**SHORT TASK 1**
According to the installation instructions for the Geeky Kokoro TTS node, roughly how large is the model file?
**SHORT TASK 2**
Write the next part of the Geeky Kokoro TTS installation instructions, picking up right after their last line.
-- Start of PAGE EXCERPT --
ComfyUI installed and working
Python 3.8 or newer
PyTorch 2.0+ (already included with ComfyUI)

Option 1: Install via ComfyUI-Manager (Recommended)

Open ComfyUI
Click on "Manager" in the menu
Go to "Install Custom Nodes" tab
Search for "Geeky Kokoro TTS"
Click "Install" and restart ComfyUI when prompted

Option 2: Manual Installation

Clone this repository into your ComfyUI's custom_nodes folder:

cd ComfyUI/custom_nodes
git clone https://github.com/GeekyGhost/ComfyUI-Geeky-Kokoro-TTS.git

Install the required dependencies:

cd ComfyUI-Geeky-Kokoro-TTS
pip install -r requirements.txt

# Optional but recommended for better audio processing:
pip install resampy==0.4.2
pip install librosa>=0.10.0

Download the required model files manually:

mkdir -p models
cd models
# Download the model file (about 83 MB)
wget https://github.com/nazdridoy/kokoro-tts/releases/download/v1.0.0/kokoro-v1.0.onnx
# Download the voices file (about 1.3 MB)
-- End of PAGE EXCERPT --
-- Start of RAW RECORDS --
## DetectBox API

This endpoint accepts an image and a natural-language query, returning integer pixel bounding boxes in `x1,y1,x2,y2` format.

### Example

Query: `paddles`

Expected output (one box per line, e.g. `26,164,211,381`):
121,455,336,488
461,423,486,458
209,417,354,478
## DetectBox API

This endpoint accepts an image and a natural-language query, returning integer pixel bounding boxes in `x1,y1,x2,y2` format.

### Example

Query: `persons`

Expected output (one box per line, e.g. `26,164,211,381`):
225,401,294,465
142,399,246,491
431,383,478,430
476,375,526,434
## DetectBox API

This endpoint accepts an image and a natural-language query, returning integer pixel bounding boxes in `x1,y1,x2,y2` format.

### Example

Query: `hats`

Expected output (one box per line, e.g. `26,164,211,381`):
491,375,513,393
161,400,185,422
-- End of RAW RECORDS --
-- Start of RAW RECORDS --
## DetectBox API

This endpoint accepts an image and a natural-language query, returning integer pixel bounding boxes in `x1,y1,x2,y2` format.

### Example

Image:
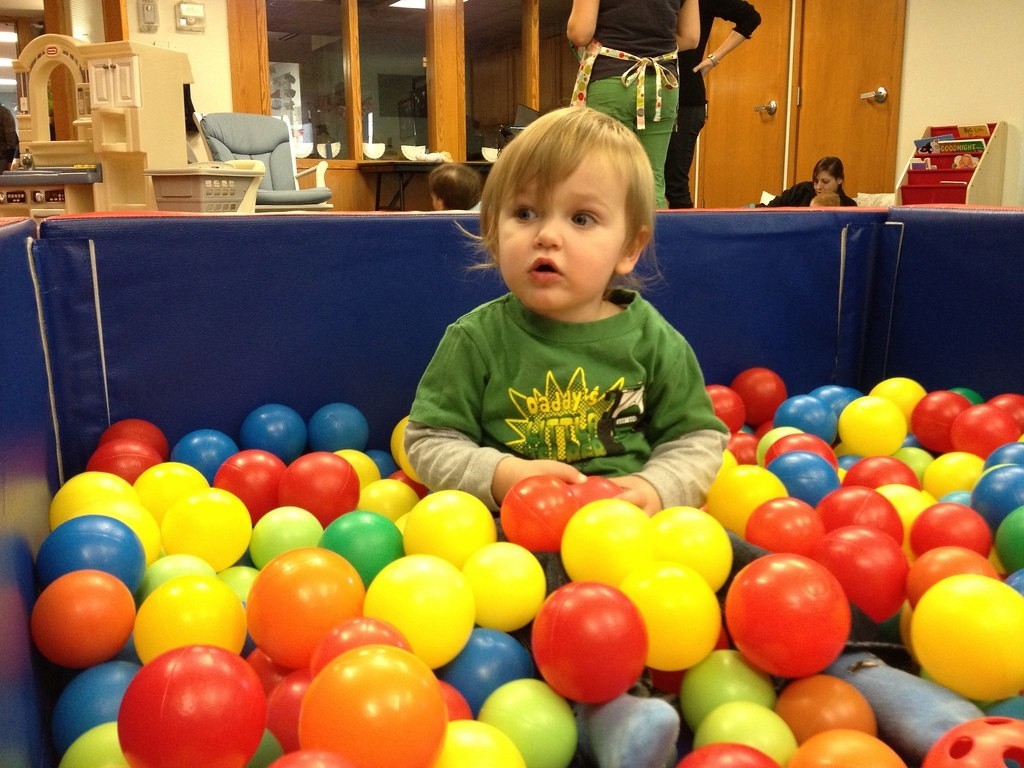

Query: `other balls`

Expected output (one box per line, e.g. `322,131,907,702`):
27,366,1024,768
-- End of RAW RECORDS --
-- Start of RAW RECORDS --
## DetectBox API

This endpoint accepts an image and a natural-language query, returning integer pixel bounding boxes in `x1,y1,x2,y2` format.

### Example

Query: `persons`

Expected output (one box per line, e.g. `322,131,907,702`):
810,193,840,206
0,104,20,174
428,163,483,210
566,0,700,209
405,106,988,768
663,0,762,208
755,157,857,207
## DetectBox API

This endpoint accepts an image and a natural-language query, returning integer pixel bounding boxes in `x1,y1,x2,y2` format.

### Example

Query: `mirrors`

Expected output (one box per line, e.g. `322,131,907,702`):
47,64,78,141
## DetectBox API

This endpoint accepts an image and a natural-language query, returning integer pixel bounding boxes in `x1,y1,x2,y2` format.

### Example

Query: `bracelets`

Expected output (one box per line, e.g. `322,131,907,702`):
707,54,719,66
-- End of RAW RECORDS --
**EXERCISE RESPONSE 1**
About 83 MB.

**EXERCISE RESPONSE 2**
wget https://github.com/nazdridoy/kokoro-tts/releases/download/v1.0.0/voices-v1.0.bin

Restart ComfyUI

Important Installation Notes

Directory Structure: When installing manually, ensure the node is in a folder named ComfyUI-Geeky-Kokoro-TTS (not geeky_kokoro_tts) under your ComfyUI's custom_nodes directory.
Model Files: The node will look for model files in:
- ComfyUI/custom_nodes/ComfyUI-Geeky-Kokoro-TTS/models/
- Hugging Face cache directory (automatically downloaded when using ComfyUI-Manager)
First Run: On first run, the node will download additional voice data from Hugging Face if needed.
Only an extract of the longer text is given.